Ipse dixit. Fabrizio parla di sé.



Penso che chi fa la mia conoscenza rimanga sicuramente deluso. Perché non sono un atleta della parola, del dialogo, non sono allenato in tal senso, non faccio il politico né l'avvocato e quindi ho bisogno di riflettere per non dire delle sciocchezze. Se non rifletto, facilmente mi escono fuori dalla bocca dei luoghi comuni.
[In D. Fasoli, Fabrizio De André. Passaggi di tempo, p. 37]

Ai concerti io sono quasi sempre ubriaco, non essendo mai riuscito a vincere definitivamente la paura di andare in pubblico, di essere criticato. D'altronde io sono il primo a criticarmi, in fondo ho anche paura di me stesso, sono sempre seduto in prima fila a dirmi"ma guarda che stai assumendo degli atteggiamenti cretini" o "cosa stai a fare ancora lì alla tua età"... Quindi sono sempre al limite della vergogna, se devo esprimermi in termini molto terra terra.
Magari chi non mi conosce mi reputa probabilmente diverso da quello che sono.
[In D. Fasoli, Fabrizio De André. Passaggi di tempo, pp. 38-39]

Mi riesce un po' difficile convincermi che tutti possano aderire al mio punto di vista, che si trovino tutti sulla mia lunghezza d'onda, con tanta compattezza, senza che qualcuno dissenta.
[In D. Fasoli, Fabrizio De André. Passaggi di tempo, p. 70]
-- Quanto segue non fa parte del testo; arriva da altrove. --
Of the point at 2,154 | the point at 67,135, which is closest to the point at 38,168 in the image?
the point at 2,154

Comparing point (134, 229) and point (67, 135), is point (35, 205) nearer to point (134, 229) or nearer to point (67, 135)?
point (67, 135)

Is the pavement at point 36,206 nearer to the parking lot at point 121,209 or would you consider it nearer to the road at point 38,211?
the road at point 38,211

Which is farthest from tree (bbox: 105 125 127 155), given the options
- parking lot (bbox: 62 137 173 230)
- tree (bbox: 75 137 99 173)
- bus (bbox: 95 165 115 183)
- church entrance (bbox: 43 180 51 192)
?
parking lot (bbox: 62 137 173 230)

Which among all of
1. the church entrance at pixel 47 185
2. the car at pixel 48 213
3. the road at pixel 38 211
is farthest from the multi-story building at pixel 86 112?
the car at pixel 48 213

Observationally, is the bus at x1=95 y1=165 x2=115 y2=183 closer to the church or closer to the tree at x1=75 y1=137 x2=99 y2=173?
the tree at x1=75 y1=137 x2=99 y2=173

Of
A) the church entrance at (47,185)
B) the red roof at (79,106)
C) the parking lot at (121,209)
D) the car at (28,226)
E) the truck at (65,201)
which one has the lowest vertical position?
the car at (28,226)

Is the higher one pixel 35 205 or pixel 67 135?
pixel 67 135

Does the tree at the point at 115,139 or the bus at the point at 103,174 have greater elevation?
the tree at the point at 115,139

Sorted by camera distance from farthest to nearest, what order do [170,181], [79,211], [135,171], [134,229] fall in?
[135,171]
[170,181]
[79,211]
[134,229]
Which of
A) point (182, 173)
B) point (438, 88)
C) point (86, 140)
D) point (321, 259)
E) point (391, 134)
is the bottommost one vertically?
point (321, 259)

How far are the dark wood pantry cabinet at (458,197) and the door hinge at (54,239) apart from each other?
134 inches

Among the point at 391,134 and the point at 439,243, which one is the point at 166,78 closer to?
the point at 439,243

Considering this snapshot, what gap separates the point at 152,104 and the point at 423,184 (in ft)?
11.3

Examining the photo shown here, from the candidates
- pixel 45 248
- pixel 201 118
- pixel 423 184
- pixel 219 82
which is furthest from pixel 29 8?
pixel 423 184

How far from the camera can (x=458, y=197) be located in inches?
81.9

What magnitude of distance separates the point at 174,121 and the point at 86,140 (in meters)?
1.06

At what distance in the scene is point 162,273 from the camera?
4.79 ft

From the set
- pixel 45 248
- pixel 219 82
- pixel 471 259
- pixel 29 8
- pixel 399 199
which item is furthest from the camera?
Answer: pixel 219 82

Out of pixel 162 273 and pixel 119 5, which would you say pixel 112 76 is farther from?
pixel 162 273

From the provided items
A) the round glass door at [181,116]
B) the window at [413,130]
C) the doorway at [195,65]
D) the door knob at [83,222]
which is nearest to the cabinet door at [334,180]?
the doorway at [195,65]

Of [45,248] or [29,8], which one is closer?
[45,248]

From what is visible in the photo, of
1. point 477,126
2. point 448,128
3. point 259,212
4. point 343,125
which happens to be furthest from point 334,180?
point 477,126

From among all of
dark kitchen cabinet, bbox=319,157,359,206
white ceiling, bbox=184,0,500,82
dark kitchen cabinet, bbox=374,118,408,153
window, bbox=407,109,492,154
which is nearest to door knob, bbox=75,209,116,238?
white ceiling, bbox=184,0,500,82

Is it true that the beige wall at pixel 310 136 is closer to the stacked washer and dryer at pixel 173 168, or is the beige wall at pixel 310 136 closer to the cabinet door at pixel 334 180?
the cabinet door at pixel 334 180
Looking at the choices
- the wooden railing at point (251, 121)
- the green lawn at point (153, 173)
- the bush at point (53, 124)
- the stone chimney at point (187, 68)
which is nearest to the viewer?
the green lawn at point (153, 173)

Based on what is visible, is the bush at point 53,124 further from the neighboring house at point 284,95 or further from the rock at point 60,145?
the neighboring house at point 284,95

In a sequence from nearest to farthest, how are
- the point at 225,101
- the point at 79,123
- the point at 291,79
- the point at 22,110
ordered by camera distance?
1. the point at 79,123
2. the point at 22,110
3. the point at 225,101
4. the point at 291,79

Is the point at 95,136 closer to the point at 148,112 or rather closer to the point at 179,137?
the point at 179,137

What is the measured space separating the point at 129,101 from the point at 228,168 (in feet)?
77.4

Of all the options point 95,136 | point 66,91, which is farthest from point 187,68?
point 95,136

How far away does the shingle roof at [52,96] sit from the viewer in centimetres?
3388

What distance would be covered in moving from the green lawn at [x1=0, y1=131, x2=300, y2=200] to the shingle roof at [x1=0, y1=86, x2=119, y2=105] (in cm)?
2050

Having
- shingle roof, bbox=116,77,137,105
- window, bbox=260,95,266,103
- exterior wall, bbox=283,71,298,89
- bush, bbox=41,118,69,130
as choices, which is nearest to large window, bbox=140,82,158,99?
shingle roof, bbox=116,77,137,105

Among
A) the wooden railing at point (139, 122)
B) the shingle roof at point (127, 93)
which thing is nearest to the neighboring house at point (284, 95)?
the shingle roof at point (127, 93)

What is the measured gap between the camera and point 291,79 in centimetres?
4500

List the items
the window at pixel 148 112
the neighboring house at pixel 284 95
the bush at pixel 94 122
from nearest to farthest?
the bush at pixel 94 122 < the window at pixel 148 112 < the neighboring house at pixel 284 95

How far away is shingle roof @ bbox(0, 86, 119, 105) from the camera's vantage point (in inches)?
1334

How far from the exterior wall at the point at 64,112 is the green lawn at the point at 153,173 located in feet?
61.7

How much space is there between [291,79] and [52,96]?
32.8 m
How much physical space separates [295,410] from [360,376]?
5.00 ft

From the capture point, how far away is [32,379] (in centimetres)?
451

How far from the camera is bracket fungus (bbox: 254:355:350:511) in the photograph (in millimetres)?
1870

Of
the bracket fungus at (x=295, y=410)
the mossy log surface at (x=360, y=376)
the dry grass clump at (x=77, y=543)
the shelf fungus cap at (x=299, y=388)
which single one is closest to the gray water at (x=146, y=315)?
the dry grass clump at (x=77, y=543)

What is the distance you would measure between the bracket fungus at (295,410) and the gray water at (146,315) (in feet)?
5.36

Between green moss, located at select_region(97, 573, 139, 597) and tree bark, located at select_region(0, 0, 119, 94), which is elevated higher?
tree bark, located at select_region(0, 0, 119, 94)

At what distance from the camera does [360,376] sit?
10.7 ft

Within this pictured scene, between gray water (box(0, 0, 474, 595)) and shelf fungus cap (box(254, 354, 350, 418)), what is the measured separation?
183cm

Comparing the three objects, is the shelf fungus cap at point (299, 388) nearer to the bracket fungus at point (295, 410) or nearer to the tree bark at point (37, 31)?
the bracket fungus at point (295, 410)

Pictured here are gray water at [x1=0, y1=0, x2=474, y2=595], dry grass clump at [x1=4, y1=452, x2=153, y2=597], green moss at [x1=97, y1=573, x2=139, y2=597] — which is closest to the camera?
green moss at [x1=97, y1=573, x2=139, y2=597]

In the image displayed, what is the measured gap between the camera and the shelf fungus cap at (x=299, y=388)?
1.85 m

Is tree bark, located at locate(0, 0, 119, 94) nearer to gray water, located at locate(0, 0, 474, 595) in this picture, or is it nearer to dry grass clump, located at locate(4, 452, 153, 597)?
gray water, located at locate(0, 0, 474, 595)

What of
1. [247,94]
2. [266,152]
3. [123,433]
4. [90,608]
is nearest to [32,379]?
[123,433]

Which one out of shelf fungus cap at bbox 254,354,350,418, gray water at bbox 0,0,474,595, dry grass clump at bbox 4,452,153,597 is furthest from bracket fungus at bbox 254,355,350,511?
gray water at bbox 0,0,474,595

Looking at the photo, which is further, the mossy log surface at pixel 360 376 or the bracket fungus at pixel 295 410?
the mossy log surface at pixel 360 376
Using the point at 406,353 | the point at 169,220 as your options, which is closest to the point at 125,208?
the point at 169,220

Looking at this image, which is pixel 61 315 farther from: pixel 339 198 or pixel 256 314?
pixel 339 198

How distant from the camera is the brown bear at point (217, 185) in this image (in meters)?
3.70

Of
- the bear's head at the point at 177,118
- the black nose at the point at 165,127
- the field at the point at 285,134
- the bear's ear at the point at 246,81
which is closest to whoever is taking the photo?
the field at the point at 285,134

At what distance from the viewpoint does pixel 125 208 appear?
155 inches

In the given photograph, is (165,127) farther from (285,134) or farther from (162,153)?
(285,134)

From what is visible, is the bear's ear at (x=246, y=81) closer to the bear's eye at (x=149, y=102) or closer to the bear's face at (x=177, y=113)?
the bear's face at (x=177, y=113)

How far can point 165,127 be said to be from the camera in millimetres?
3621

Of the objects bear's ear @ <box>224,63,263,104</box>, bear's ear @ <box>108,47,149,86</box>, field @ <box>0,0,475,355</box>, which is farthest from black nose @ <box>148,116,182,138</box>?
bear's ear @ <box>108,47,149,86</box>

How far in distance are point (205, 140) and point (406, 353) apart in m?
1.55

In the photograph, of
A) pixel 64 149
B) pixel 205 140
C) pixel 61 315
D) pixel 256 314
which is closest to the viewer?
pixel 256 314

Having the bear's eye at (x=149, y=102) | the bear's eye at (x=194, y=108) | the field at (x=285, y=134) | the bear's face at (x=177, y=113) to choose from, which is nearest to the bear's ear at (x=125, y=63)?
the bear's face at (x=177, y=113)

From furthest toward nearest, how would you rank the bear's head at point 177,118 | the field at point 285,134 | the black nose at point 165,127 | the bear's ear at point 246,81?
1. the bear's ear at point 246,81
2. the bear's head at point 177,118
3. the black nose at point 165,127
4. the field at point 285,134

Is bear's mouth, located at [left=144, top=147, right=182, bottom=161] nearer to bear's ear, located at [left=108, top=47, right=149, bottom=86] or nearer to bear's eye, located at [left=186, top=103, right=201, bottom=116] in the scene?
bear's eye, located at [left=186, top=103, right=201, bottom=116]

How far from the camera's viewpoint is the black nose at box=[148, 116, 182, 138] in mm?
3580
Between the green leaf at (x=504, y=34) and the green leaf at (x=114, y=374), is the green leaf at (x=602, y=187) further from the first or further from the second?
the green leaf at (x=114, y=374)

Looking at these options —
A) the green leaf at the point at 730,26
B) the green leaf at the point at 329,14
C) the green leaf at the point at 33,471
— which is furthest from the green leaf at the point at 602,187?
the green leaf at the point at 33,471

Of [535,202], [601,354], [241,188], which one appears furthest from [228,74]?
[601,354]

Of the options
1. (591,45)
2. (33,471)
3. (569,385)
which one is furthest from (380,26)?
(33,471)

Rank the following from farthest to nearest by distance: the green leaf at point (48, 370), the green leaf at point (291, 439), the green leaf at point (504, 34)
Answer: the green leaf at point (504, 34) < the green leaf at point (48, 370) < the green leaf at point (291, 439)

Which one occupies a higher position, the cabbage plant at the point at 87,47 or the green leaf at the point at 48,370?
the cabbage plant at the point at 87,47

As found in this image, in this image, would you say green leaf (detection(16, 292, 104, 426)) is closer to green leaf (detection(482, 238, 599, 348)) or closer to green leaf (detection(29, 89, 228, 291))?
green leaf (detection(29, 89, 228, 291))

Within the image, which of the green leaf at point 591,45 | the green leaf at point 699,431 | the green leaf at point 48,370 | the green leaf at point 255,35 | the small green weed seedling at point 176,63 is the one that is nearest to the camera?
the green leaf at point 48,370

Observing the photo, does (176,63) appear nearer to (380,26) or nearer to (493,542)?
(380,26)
S'è detto, s'è cercato di capire il motivo di certe mie asperità di carattere, di un mio scappare dalla gente, di una selvatichezza che mi rendeva antipatico e inavvicinabile. La verità è molto banale. Fin da piccolo avevo paura degli altri a causa del mio occhio sinistro. La mia palpebra soffriva di una forma di paresi, per cui mi pendeva sull'occhio chiudendolo più della metà. Questa imperfezione mi faceva sentire brutto, diverso, impresentabile. Ero arrivato al punto di credere che, se qualcuno mi guardava, lo faceva soltanto perché era stato colpito dal mio difetto. Un difetto che ha rovinato la mia vita fino all'età di trentacinque anni. Fino a quando, cioè, con una semplice operazione, ho rimediato a tutto. E' stato, quello dell'occhio, un complesso gigantesco e terrificante, dal quale sono derivati quasi tutti gli altri che, più o meno, ancora oggi mi affliggono.
[In E. Ferri, Il poeta è tornato, "Anna", 16 ottobre 1990]

Ho sempre impostato la mia vita in modo da morire con trecentomila rimorsi e nemmeno un rimpianto.
[In La mosca bianca della piccola musica, "Rossana", 11 dicembre 1967]

Io, se non vivo di emozioni, mi sento inutile.
[In C.G. Romana, Fabrizio De André. Amico fragile, p. 116]

Cosa odio e cosa amo in me stesso? Ce ne sono molte di cose che odio in me stesso, ma in particolar modo l'arrendevolezza, soprattutto dal punto di vista sentimentale: le donne fanno di me ciò che vogliono. Con loro, ecco, manco di volontà. La cosa che in me stesso amo di più? L'arrendevolezza. Sono affezionato alle qualità negative che mi caratterizzano".